Voice Search Optimization
Adapting content to match conversational, spoken queries processed by AI.
Verification (AI Output)
Ensuring that generative AI responses align with verifiable, factual source content.
Vertical Search (AI-integrated)
AI-powered niche search tools (e.g. for healthcare, legal) using GEO strategies.
Vector Embedding
A numerical representation of text (or other data) in high-dimensional space, used by AI models to understand semantic meaning and similarity.
Web Crawling (for AI)
How AI models gather and index data across the web to build their internal knowledge.
Weighted Keywords (AI-driven)
AI’s process of giving contextual weight to certain words in content.
Workflow Automation (GEO)
Automating GEO tasks like content tracking, prompt testing, or entity tagging.

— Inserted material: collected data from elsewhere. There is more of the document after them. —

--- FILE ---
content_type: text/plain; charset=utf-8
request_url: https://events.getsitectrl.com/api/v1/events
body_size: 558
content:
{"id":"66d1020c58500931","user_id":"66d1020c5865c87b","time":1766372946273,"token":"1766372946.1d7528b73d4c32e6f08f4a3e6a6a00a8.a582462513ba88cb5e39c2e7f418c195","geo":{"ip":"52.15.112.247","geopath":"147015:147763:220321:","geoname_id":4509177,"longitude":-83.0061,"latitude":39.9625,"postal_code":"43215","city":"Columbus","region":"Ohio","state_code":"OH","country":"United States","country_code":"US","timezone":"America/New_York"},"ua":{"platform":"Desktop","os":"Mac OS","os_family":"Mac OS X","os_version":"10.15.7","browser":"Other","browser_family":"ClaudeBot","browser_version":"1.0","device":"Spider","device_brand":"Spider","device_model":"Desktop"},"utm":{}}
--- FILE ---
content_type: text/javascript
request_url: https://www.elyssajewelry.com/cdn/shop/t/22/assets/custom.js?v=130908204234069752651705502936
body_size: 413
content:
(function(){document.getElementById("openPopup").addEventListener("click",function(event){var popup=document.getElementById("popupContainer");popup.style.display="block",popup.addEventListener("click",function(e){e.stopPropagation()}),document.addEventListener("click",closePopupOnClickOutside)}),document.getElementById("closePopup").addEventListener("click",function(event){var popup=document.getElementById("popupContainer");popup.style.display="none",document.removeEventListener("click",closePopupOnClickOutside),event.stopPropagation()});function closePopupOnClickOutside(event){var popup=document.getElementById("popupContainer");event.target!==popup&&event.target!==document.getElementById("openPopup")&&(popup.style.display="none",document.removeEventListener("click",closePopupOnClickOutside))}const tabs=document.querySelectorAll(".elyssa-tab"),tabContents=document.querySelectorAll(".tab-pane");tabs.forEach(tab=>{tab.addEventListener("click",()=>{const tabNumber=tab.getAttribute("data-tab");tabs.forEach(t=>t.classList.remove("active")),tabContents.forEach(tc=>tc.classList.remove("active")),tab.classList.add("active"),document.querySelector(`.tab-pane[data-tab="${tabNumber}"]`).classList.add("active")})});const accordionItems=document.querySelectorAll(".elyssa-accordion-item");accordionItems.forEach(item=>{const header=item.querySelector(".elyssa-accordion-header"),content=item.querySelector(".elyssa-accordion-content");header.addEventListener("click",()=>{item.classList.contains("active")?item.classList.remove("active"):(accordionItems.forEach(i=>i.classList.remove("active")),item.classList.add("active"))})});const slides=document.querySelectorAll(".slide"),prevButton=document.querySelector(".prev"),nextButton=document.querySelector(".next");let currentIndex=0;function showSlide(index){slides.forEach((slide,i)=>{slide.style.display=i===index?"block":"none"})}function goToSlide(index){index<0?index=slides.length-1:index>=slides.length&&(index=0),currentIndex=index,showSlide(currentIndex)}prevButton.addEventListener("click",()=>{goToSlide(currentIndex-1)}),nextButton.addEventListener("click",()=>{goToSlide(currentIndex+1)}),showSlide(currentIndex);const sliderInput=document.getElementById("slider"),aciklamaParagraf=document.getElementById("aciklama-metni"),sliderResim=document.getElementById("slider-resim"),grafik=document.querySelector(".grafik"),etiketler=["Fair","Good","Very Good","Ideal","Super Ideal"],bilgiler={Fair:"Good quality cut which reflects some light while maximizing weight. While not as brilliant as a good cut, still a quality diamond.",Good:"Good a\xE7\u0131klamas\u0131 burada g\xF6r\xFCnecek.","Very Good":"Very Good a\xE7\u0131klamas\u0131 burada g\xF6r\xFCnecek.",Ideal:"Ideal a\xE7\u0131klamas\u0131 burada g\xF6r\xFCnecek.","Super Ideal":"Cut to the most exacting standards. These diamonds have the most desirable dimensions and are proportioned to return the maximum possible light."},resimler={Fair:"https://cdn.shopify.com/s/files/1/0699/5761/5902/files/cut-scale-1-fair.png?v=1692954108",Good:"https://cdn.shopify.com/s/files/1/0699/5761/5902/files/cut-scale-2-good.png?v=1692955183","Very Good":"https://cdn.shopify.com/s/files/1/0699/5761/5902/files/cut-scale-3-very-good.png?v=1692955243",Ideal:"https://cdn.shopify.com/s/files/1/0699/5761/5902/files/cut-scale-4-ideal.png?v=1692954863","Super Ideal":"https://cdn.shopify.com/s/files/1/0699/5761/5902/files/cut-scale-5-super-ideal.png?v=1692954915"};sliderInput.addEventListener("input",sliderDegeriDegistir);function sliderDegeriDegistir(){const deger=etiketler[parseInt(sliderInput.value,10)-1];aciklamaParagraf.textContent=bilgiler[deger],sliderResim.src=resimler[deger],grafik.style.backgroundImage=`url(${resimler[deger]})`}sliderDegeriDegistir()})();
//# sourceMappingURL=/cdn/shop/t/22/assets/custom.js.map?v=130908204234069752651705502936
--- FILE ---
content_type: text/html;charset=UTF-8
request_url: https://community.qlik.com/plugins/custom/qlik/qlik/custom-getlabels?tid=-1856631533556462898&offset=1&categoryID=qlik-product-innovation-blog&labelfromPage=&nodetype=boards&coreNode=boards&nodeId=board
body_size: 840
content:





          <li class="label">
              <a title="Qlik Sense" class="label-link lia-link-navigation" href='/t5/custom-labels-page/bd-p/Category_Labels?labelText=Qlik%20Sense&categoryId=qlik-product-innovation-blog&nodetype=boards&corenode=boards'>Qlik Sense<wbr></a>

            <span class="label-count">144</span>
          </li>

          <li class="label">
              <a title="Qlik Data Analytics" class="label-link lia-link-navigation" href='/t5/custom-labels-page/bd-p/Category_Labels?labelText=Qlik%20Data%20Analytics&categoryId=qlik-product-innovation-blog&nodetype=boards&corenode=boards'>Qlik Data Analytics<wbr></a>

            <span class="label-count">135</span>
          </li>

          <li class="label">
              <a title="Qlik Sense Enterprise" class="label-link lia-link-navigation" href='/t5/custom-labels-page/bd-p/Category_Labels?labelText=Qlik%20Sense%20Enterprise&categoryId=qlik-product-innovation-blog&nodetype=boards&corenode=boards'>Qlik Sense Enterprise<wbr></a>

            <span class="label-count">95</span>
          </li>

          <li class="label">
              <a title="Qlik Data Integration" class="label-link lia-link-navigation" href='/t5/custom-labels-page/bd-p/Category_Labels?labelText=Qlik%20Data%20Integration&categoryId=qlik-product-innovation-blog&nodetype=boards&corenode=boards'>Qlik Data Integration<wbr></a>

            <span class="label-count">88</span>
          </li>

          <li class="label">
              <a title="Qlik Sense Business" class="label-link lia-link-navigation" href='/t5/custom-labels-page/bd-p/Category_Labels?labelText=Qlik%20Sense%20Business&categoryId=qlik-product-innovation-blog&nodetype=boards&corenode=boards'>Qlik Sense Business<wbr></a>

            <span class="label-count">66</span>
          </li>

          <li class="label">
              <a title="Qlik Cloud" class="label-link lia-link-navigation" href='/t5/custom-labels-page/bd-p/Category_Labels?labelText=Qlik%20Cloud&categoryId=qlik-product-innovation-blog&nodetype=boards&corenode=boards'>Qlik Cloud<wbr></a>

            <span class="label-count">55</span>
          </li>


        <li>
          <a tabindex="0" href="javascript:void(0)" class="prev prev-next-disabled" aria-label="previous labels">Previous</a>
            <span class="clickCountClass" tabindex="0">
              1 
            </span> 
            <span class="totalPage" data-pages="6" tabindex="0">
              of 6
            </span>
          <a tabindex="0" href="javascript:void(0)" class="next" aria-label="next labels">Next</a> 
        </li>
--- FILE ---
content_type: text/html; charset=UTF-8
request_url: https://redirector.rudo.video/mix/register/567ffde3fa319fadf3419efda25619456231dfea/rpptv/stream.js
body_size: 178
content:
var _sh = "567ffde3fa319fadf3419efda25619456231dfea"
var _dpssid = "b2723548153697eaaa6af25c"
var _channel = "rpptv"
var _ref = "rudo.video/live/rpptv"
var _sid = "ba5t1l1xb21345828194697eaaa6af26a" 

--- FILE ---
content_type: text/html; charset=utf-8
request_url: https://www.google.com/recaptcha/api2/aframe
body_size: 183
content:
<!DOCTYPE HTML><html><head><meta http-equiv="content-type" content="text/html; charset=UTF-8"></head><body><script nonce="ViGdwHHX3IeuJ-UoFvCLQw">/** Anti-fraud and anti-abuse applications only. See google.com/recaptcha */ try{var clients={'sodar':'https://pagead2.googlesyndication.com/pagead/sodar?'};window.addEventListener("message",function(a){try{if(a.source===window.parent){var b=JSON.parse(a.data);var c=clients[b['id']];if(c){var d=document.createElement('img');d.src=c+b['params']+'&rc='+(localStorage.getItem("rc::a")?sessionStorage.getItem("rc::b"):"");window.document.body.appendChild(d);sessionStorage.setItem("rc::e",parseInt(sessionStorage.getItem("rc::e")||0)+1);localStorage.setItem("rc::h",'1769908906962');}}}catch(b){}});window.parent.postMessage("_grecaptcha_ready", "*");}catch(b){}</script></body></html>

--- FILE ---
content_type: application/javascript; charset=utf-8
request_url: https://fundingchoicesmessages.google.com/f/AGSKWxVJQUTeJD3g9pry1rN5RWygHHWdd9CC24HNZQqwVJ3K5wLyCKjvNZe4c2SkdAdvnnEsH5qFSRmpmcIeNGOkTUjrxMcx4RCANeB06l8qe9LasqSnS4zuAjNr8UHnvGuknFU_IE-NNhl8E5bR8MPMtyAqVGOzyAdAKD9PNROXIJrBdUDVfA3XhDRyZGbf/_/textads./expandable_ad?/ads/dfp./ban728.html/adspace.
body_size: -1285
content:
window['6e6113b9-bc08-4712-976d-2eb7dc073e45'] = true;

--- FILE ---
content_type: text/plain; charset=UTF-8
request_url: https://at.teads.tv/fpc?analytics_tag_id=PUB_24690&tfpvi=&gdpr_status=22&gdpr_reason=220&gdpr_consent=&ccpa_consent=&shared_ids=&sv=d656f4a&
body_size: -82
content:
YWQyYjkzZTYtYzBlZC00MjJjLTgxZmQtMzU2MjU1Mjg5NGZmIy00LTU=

XML Sitemaps (for AI Discovery)
Structured listings of website content that help AI find and index pages.
YAML (for Structured Feeds)
A data format occasionally used in structured content, aiding AI parsing.
Yield Generation (from Content)
Maximizing the utility of a content piece across AI platforms and formats.
Your Money or Your Life (YMYL)
Sensitive content types (health, finance) requiring high trustworthiness.
Zero-Click Content
Content that directly answers the user query in the AI layer, bypassing click-throughs.
Zoom-in / Zoom-out (AI Comprehension)
AI’s ability to analyze both granular details and broader context in content.
Z-score (AI Use)
A statistical concept that may be used to assess the uniqueness or outlier nature of content elements.